Foi “Baby Jane” que trouxe um novo tipo de filme para o gênero de suspense: o “psycho-biddy”, que consiste em um tipo de longa onde atrizes mais velhas fazem papeis protagonistas de mulheres velhas. Depois desse, mais de uma dezena de “psycho-biddy” foram lançados, e não há como contestar: Bette Davis e Joan Crawford foram as precursoras e as grandes protagonistas no gênero. Davis, por exemplo, ainda viria a protagonizar “Com a Maldade na Alma” (1964), “Nas Garras do Ódio” (1965) e “O Aniversário” (1968), que é, também, uma ótima comédia negra; Crawford, por sua vez, nos presentearia com “Almas Mortas” (1964), “Eu Vi que Foi Você” (1965) e “Espetáculo de Sangue” (1967). Tal “sub-gênero” de filme surgiu, especialmente, para dar lugar às atrizes mais velhas que desejavam chamar a atenção para lembrar que ainda estavam vivas, que ainda eram capazes de atuar e que não deixariam o cinema tão cedo. Tal prática tem funcionado até hoje: basta atrizes mais velhas se dedicarem a um papel de alguma mulher mais velha mais louca ou uma pessoa com um essência um pouco mais ruim e fria e pronto, Hollywood as abraça novamente.

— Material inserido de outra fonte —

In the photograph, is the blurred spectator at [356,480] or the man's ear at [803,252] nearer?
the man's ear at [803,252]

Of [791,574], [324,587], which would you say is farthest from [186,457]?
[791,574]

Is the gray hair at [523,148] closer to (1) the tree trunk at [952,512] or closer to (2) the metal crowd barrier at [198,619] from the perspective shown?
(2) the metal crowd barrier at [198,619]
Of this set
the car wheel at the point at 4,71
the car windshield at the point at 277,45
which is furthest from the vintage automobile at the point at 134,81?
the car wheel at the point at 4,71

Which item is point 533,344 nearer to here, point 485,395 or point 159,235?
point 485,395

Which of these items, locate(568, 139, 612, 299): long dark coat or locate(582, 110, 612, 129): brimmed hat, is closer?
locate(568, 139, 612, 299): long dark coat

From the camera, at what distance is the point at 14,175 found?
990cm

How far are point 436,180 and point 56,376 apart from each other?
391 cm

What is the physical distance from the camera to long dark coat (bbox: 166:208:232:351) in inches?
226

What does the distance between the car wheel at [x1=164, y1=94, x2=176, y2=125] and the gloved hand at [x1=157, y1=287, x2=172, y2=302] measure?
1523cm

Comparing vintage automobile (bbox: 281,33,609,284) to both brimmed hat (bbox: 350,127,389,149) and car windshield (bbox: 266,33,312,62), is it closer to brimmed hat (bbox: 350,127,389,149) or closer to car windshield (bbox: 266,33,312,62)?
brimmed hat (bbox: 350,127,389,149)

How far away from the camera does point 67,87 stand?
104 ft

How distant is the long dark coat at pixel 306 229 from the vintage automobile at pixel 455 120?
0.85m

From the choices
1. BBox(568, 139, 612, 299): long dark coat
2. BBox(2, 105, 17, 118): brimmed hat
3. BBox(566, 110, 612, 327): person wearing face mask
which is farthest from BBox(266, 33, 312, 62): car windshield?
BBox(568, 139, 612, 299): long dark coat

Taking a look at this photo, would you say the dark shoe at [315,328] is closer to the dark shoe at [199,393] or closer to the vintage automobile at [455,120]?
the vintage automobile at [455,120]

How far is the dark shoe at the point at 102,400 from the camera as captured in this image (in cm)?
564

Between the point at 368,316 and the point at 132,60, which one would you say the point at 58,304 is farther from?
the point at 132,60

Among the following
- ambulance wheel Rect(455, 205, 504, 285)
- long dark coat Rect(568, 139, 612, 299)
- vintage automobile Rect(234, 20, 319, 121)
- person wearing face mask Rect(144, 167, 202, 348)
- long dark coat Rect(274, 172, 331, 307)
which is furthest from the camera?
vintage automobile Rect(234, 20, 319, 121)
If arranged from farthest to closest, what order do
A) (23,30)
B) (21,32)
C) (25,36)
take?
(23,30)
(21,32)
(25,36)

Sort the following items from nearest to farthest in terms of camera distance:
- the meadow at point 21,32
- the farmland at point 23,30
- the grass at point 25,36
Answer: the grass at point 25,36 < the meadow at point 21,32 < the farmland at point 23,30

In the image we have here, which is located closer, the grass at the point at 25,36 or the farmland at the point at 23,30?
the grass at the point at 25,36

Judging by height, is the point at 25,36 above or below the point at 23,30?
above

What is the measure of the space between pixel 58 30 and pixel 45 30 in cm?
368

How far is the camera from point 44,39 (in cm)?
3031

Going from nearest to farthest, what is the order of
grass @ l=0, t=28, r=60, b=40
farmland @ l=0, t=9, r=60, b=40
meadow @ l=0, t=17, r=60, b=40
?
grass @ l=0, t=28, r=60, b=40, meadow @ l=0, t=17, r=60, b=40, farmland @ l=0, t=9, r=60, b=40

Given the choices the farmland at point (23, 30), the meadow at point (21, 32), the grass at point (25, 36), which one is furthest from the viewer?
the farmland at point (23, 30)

Foi isso o que aconteceu a Judi Dench em 2006 com o excelente “Notas Sobre um Escândalo” e, me atrevo a dizer, o que aconteceu também a Meryl Streep com a comédia sem sal “O Diabo Veste Prada”, onde Streep viveu uma mulher fria que não deixa os outros esquecerem quem está no poder (não tem absolutamente nada a ver com os thrillers abtuais aos quais o “psycho-biddy” se encaixa, mas foi a maldade excrachada da personagem que fez Streep torná-la tão popular).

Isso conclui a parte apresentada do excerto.